**Esercizio assegnato 1**
Riporta parola per parola il brano dell'articolo sul governo di Parma che comincia con "PARMA, SEI MESI" e termina con "di Maria Luigia.".

**Testo del documento**
>>>>>

Questo sito utilizza cookies tecnici (propri e di terze parti) come anche cookie di profilazione (di terze parti) sia per proprie necessità funzionali, sia per inviarti messaggi pubblicitari in linea con tue preferenze. Per saperne di più o per negare il consenso all'uso dei cookie di profilazione clicca qui. Scorrendo questa pagina, cliccando su un link o proseguendo la navigazione in altra maniera, acconsenti all'uso dei cookie Ok, accetto

 2013  gennaio 03 Giovedì calendario

PARMA, SEI MESI DI GOVERNO GRILLINO: CONTI IN ROSSO E DELUSIONE

Davanti al Comune la parola d’ordine è pedalare. Solo così, in questi ultimi giorni di festa, si illumina l’albero di Natale eco-sostenibile in polistirolo regalato dall’amministrazione. Ma è proprio tra l’etica e l’estetica che si snodano questi primi sei mesi di governo grillino di Parma. Le mirabolanti promesse della campagna elettorale sono un ricordo nella città che fu di Maria Luigia.
Il termovalorizzatore tra gennaio e marzo fumerà come un piatto di anolini in brodo, le aliquote di Imu e Irpef sono rimaste tra le più alte d’Italia, in compenso le rette degli asili hanno avuto un’impennata e nuovi centri commerciali apriranno. Nell’utopia di far quadrare i conti che non tornano, l’armata capitanata da Federico Pizzarotti, lo sconosciuto tecnico informatico diventato sindaco e quindi simbolo, non ci va leggera con i balzelli. A metà dicembre, sgradito dono di Natale, è stata sfornata la tassa di soggiorno (al via da luglio), la settimana precedente una mini-imposta di 10 euro per la Ztl e intanto il bilancio preventivo deve essere ancora approvato, con conseguente esercizio provvisorio dell’ente.

<<<<<

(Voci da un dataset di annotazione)
>>>>>

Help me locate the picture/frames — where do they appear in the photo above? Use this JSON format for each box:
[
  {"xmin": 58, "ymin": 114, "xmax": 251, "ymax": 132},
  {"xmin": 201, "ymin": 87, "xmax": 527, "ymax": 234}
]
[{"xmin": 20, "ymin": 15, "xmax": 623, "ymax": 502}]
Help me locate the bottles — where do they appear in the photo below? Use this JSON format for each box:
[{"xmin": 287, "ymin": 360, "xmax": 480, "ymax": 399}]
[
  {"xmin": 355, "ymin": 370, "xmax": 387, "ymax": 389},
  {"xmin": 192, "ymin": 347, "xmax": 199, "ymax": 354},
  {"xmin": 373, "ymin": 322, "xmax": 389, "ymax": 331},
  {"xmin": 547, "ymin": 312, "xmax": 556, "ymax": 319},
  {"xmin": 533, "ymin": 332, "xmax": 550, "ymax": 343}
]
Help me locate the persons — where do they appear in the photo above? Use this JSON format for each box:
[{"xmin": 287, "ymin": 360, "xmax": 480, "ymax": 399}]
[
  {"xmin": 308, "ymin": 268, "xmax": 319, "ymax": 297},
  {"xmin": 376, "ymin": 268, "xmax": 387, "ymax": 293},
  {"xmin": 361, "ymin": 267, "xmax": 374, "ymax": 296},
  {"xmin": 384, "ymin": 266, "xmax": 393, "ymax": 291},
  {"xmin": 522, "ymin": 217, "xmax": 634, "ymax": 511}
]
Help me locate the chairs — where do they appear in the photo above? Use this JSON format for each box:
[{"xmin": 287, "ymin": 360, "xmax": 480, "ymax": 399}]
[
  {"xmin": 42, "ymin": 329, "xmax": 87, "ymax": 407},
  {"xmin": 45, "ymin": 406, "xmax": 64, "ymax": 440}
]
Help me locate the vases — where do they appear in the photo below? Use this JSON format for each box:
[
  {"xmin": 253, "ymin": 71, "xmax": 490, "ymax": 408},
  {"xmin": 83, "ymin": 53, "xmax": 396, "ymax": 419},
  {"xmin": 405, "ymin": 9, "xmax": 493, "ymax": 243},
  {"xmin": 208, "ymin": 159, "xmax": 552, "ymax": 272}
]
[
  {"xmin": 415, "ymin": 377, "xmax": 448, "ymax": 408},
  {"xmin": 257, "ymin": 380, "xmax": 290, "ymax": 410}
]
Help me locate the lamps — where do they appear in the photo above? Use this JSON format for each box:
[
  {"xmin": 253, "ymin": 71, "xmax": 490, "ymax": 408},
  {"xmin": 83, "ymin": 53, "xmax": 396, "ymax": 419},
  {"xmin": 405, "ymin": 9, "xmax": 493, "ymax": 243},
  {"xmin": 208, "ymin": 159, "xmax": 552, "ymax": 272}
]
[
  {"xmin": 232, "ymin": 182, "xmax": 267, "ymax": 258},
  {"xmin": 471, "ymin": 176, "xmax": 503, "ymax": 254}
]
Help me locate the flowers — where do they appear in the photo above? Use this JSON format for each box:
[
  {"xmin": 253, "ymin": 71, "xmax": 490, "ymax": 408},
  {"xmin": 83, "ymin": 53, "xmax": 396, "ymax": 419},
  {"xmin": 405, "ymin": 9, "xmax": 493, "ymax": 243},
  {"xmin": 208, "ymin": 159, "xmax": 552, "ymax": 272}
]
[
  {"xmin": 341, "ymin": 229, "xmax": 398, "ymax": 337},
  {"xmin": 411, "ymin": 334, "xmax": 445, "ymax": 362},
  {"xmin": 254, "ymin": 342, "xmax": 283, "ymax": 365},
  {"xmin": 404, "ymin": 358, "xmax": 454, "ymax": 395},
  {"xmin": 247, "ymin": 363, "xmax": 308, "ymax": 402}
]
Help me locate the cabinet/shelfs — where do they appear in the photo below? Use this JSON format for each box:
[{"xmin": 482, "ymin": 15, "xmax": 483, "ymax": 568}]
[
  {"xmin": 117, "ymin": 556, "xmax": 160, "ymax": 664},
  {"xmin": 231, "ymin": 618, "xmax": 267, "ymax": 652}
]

<<<<<

**Esercizio assegnato 2**
Nei record, sostituisci "JSON format" con "JSON layout" e lascia invariato tutto il resto. Restituisci soltanto le righe che partono da quella contenente "Help me locate the flowers" e arrivano alla fine dei record, estremi compresi.

**Risposta completa 1**
PARMA, SEI MESI DI GOVERNO GRILLINO: CONTI IN ROSSO E DELUSIONE

Davanti al Comune la parola d’ordine è pedalare. Solo così, in questi ultimi giorni di festa, si illumina l’albero di Natale eco-sostenibile in polistirolo regalato dall’amministrazione. Ma è proprio tra l’etica e l’estetica che si snodano questi primi sei mesi di governo grillino di Parma. Le mirabolanti promesse della campagna elettorale sono un ricordo nella città che fu di Maria Luigia.

**Risposta completa 2**
Help me locate the flowers — where do they appear in the photo above? Use this JSON layout for each box:
[
  {"xmin": 253, "ymin": 71, "xmax": 490, "ymax": 408},
  {"xmin": 83, "ymin": 53, "xmax": 396, "ymax": 419},
  {"xmin": 405, "ymin": 9, "xmax": 493, "ymax": 243},
  {"xmin": 208, "ymin": 159, "xmax": 552, "ymax": 272}
]
[
  {"xmin": 341, "ymin": 229, "xmax": 398, "ymax": 337},
  {"xmin": 411, "ymin": 334, "xmax": 445, "ymax": 362},
  {"xmin": 254, "ymin": 342, "xmax": 283, "ymax": 365},
  {"xmin": 404, "ymin": 358, "xmax": 454, "ymax": 395},
  {"xmin": 247, "ymin": 363, "xmax": 308, "ymax": 402}
]
Help me locate the cabinet/shelfs — where do they appear in the photo below? Use this JSON layout for each box:
[{"xmin": 482, "ymin": 15, "xmax": 483, "ymax": 568}]
[
  {"xmin": 117, "ymin": 556, "xmax": 160, "ymax": 664},
  {"xmin": 231, "ymin": 618, "xmax": 267, "ymax": 652}
]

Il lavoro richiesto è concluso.